The role of local chain stiffness in modulating viscoelasticity of biomolecular condensates

Biomolecular condensates, which exhibit sequence-dependent viscoelastic properties, are widely studied using coarse-grained models. In this work, we systematically investigate the viscoelastic effects of local chain stiffness in the hydrophobicity scale (HPS) model for the low-complexity domain (LCD) of the protein hnRNP A1. Recent experiments have demonstrated that the strengths of aromatic interactions significantly influence the elastic (G') and viscous (G") moduli by comparing various aromatic mutations.
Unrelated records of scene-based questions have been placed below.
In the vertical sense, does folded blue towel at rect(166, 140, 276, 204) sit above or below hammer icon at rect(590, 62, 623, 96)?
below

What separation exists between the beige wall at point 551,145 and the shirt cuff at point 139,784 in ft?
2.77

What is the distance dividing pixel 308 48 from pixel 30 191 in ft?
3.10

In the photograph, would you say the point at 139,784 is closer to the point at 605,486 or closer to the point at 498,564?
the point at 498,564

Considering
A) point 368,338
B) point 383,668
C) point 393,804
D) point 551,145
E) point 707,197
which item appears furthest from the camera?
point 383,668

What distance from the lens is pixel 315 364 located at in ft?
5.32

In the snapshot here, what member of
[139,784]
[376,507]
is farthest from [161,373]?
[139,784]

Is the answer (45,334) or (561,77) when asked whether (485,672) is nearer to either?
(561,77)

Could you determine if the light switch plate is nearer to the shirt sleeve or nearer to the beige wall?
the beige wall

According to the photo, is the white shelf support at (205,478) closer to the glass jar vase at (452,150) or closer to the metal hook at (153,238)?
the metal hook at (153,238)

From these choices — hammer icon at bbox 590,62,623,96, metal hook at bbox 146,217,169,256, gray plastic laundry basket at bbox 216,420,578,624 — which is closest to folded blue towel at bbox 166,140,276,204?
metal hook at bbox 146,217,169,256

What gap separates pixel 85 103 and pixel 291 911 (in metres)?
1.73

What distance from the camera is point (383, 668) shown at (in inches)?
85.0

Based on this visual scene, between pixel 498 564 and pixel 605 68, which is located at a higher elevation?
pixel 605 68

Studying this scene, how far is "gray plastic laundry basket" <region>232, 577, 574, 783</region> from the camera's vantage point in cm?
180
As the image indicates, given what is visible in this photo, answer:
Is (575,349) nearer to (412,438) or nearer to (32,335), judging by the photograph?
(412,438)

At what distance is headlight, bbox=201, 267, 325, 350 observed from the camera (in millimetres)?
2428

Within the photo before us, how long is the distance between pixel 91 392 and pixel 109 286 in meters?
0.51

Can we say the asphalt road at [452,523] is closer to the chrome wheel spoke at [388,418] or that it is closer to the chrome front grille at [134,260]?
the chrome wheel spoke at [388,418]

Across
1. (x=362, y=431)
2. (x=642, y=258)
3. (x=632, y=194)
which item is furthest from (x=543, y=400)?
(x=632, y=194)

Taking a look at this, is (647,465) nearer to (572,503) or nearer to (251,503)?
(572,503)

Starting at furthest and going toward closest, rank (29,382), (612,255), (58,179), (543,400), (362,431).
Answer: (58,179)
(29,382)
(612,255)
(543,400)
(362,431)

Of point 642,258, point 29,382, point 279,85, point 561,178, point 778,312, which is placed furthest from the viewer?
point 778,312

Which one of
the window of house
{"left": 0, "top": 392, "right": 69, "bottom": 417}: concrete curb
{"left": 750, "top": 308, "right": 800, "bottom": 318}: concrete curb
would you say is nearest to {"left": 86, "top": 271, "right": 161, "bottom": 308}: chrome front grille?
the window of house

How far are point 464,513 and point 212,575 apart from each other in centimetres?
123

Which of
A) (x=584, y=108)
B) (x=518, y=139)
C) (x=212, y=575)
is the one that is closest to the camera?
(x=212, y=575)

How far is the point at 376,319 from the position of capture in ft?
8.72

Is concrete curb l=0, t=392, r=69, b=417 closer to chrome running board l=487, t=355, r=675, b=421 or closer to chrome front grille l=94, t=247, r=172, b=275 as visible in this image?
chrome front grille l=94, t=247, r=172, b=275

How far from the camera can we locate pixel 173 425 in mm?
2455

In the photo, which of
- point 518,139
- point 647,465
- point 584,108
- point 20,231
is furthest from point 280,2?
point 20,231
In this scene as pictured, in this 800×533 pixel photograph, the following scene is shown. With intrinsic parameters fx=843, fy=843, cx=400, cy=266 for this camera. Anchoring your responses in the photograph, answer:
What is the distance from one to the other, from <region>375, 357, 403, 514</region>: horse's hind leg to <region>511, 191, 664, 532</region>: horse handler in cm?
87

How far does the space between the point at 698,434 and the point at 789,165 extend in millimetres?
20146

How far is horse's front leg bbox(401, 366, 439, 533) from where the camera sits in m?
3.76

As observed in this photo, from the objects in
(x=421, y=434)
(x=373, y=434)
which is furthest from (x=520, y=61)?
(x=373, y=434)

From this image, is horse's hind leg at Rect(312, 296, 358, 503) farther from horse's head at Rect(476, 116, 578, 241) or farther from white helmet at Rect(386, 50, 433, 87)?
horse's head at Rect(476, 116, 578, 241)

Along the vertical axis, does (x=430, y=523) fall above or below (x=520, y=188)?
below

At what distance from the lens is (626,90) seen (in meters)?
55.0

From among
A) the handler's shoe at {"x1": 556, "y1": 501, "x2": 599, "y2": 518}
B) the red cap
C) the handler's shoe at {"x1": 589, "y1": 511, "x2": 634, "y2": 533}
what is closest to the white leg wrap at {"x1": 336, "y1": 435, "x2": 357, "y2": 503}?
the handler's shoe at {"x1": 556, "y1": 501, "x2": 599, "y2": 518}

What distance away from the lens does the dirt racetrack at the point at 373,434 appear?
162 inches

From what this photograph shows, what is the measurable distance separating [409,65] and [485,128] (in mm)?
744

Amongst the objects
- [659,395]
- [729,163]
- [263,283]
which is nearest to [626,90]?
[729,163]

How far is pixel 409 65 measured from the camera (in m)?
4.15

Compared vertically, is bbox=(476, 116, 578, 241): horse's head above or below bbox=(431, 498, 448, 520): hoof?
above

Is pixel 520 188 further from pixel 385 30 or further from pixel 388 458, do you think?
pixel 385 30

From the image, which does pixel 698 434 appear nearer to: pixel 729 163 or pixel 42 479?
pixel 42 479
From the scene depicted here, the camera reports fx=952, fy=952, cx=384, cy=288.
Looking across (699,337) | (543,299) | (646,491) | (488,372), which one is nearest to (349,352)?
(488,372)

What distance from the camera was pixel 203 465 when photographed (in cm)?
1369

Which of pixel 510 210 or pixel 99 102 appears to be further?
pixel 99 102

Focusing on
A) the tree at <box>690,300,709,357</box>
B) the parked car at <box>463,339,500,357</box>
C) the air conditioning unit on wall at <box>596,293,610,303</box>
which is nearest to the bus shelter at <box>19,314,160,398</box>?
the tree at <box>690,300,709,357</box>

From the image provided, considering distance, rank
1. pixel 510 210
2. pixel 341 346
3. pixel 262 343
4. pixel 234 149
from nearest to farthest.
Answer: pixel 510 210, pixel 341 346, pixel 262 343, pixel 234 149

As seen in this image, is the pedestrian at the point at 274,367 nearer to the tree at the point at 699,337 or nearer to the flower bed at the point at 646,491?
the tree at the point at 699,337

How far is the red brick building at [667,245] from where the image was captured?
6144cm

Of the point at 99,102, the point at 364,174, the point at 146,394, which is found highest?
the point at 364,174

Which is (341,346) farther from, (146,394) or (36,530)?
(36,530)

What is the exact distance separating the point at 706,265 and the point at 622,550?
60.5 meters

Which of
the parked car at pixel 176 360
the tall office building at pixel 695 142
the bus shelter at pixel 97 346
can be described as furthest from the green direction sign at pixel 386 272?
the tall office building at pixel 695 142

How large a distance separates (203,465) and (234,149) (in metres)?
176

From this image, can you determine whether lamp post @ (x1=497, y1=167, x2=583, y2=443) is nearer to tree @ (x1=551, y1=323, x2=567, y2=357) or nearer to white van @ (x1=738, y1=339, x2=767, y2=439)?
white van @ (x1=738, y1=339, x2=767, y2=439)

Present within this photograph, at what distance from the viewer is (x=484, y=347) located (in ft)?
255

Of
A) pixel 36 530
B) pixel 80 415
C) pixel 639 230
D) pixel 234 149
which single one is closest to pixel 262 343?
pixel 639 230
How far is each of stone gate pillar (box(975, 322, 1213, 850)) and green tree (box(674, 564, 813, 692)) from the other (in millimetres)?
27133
Our simulations reveal that incorporating harmonic angular potential to control local chain stiffness enables the elastic and viscous moduli, as well as the relaxation time, of wild-type and mutated A1-LCD condensates to qualitatively match experimental observations. Additionally, we show that the frequency-dependent loss factor (G"/G') can be represented by a characteristic value, which universally correlates with the viscosity across all sequences and potential variations in our simulations. We also find that increased chain stiffness, indicated by a higher radius of gyration, expands the elastic regime of the condensates. Finally, we predict that rearranged sequences exhibit distinct viscoelastic properties, with angular potential further amplifying the differences after sequence rearrangements.